Each PR should leave the repository runnable from a fresh database reset.

Validation And Rollout Gates

Every phase should define explicit checks before rollout.

Minimum validation set:

  • bin/rails db:drop db:create db:migrate db:seed
  • regression tests for billing, authentication, dashboard, accounts, expenses, goals, habits, notes, todo board, challenges, and notifications.
  • policy tests proving that direct user ownership is enforced.
  • repository search checks for stale references to memberships, organizations, family dashboards, and view-mode logic.
  • local CI via bin/ci before merging high-risk phases.

Recommended rollout guardrails:

  • keep the branch runnable after each major phase.
  • prefer direct deletion over temporary compatibility code.
  • do not consider the work done until a clean database reset succeeds.
  • validate billing paths separately after moving them to User.

Rollback Strategy

Because this app is not in production, rollback does not require a compatibility strategy.

That means:

  • revert the branch in git if needed.
  • reset the database and reseed if needed.
  • keep seeds and migrations correct so the repository can always be rebuilt from zero.

The important safety mechanism here is repository rebuildability, not runtime backward compatibility.

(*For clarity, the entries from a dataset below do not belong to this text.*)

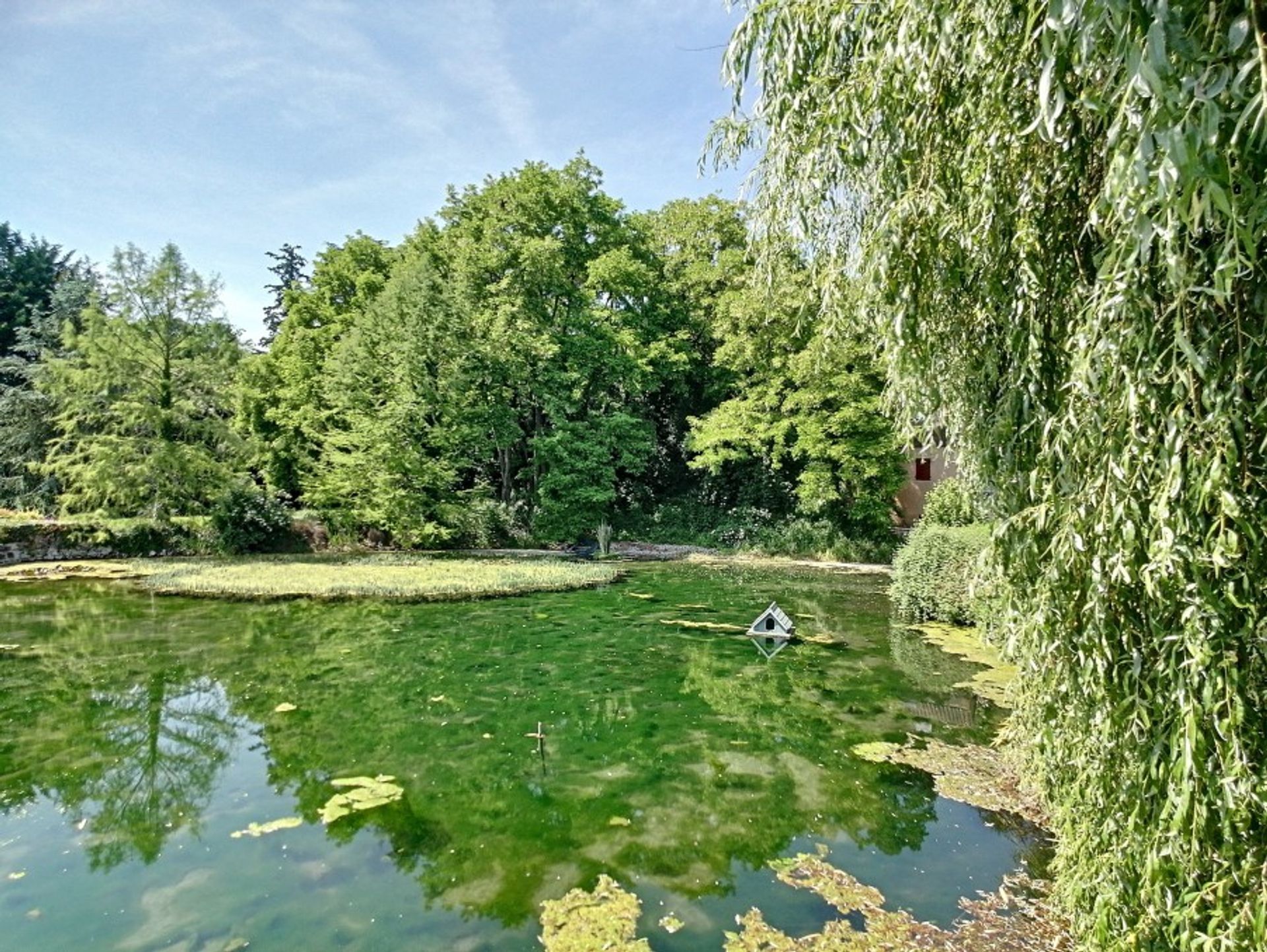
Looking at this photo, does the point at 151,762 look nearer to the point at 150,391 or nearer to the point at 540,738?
the point at 540,738

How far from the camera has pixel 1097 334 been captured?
2.67 m

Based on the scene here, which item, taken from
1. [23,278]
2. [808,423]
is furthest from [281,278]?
[808,423]

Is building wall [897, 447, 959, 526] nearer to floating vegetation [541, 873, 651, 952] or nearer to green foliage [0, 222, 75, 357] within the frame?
floating vegetation [541, 873, 651, 952]

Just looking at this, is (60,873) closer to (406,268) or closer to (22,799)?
(22,799)

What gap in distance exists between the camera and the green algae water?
183 inches

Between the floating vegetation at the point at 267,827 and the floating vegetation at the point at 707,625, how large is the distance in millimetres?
8274

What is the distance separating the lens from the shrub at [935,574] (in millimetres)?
12641

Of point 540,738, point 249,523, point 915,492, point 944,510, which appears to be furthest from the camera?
point 915,492

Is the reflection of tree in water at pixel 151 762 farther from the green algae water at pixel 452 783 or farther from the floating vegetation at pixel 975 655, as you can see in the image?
the floating vegetation at pixel 975 655

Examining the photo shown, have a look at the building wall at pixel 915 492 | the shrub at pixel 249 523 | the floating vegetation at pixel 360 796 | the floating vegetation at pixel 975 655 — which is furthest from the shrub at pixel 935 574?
the shrub at pixel 249 523

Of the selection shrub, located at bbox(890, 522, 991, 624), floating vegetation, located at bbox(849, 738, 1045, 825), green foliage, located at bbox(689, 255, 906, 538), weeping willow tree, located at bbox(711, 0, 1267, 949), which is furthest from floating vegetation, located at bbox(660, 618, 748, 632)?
green foliage, located at bbox(689, 255, 906, 538)

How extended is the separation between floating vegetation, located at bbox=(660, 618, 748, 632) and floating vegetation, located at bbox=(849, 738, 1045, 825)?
553cm

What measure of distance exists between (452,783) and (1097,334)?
20.2 feet

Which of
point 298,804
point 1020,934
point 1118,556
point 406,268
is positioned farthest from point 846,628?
point 406,268
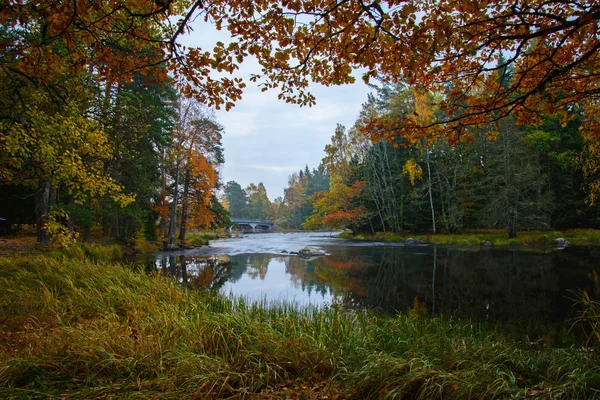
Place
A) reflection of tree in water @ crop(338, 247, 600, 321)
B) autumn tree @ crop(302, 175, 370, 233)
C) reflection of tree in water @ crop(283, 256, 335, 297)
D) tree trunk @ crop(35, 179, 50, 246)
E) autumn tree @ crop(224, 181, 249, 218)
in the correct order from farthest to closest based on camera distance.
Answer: autumn tree @ crop(224, 181, 249, 218) → autumn tree @ crop(302, 175, 370, 233) → tree trunk @ crop(35, 179, 50, 246) → reflection of tree in water @ crop(283, 256, 335, 297) → reflection of tree in water @ crop(338, 247, 600, 321)

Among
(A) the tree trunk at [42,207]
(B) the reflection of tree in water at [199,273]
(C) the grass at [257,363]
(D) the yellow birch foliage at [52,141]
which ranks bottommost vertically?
(B) the reflection of tree in water at [199,273]

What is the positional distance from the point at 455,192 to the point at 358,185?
29.4 ft

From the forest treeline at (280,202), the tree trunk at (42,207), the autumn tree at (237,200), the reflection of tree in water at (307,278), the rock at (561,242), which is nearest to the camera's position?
the reflection of tree in water at (307,278)

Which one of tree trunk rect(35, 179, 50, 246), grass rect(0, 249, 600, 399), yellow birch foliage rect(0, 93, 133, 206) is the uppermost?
yellow birch foliage rect(0, 93, 133, 206)

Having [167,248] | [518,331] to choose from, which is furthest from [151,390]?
[167,248]

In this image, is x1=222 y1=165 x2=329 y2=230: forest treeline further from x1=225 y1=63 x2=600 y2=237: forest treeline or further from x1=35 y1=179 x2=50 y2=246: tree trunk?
x1=35 y1=179 x2=50 y2=246: tree trunk

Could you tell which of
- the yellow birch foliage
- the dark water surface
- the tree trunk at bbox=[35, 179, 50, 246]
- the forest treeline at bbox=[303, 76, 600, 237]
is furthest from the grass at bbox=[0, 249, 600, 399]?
the forest treeline at bbox=[303, 76, 600, 237]

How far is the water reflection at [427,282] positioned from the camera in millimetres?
7238

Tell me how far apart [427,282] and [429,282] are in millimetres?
61

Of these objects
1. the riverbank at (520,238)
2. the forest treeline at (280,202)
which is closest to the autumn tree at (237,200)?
the forest treeline at (280,202)

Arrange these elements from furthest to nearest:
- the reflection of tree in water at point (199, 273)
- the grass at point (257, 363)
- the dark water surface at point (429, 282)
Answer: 1. the reflection of tree in water at point (199, 273)
2. the dark water surface at point (429, 282)
3. the grass at point (257, 363)

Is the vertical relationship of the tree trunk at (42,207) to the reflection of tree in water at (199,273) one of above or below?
above

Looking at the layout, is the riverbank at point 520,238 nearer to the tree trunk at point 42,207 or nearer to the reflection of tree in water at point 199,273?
the reflection of tree in water at point 199,273

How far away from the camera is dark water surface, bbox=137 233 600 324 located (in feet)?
23.7
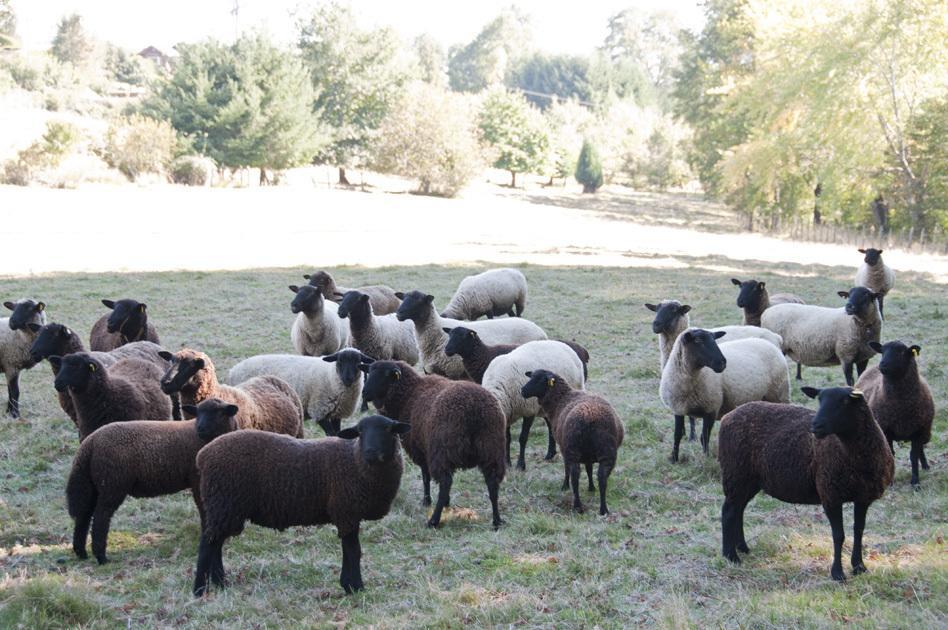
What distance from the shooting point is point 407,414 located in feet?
25.4

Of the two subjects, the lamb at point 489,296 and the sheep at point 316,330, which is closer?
the sheep at point 316,330

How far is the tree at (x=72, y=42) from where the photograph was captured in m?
94.5

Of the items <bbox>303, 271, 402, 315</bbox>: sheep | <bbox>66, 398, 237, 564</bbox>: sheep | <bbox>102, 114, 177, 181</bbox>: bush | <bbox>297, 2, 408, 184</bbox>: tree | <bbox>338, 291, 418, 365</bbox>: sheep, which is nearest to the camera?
<bbox>66, 398, 237, 564</bbox>: sheep

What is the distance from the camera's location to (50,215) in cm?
3356

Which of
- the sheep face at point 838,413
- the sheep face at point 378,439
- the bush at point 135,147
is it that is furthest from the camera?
the bush at point 135,147

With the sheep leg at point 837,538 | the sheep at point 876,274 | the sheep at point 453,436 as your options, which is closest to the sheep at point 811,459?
the sheep leg at point 837,538

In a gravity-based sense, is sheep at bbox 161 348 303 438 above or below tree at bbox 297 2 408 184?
below

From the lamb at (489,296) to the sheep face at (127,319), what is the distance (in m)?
5.42

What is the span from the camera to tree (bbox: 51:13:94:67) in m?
94.5

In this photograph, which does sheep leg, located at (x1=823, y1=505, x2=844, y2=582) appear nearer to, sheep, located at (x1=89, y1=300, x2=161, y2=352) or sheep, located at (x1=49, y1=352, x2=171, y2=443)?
sheep, located at (x1=49, y1=352, x2=171, y2=443)

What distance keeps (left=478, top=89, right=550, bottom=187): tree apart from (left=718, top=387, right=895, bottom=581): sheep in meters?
63.1

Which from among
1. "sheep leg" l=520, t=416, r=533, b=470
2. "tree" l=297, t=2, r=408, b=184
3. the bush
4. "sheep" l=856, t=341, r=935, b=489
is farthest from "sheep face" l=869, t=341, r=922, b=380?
"tree" l=297, t=2, r=408, b=184

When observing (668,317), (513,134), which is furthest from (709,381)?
(513,134)

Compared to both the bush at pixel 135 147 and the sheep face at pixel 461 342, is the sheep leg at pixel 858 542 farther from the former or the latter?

This should be treated as a multi-workstream refactor, not a background cleanup task.

Suggested staffing:

  • one engineer focused on schema and data migration
  • one engineer focused on billing, auth, and request context
  • one engineer focused on product surfaces, family removal, and test migration

Suggested timeline:

  • Phase 0: 1 to 2 days
  • Phase 1: 4 to 7 days
  • Phase 2: 4 to 7 days
  • Phase 3: 2 to 4 days
  • Phase 4: 2 to 4 days
  • Phase 5: 1 to 2 days

Total: roughly 2.5 to 5 weeks, depending mainly on billing, tests, and how much dead family logic is embedded in the UI and calculators.

Recommendation

If the requirement is truly "remove memberships and organizations everywhere without breaking anything," the safest path is:

  1. rewrite the schema directly to the final user-owned model
  2. move settings and billing onto User
  3. remove family, shared ownership, and collaboration code entirely
  4. rewrite seeds and tests
  5. validate the system from a clean database reset

Because this is not in production, a direct rewrite is appropriate. The discipline you still need is not compatibility. It is finishing the schema, runtime, seeds, and tests together so a fresh reset gives you a coherent app.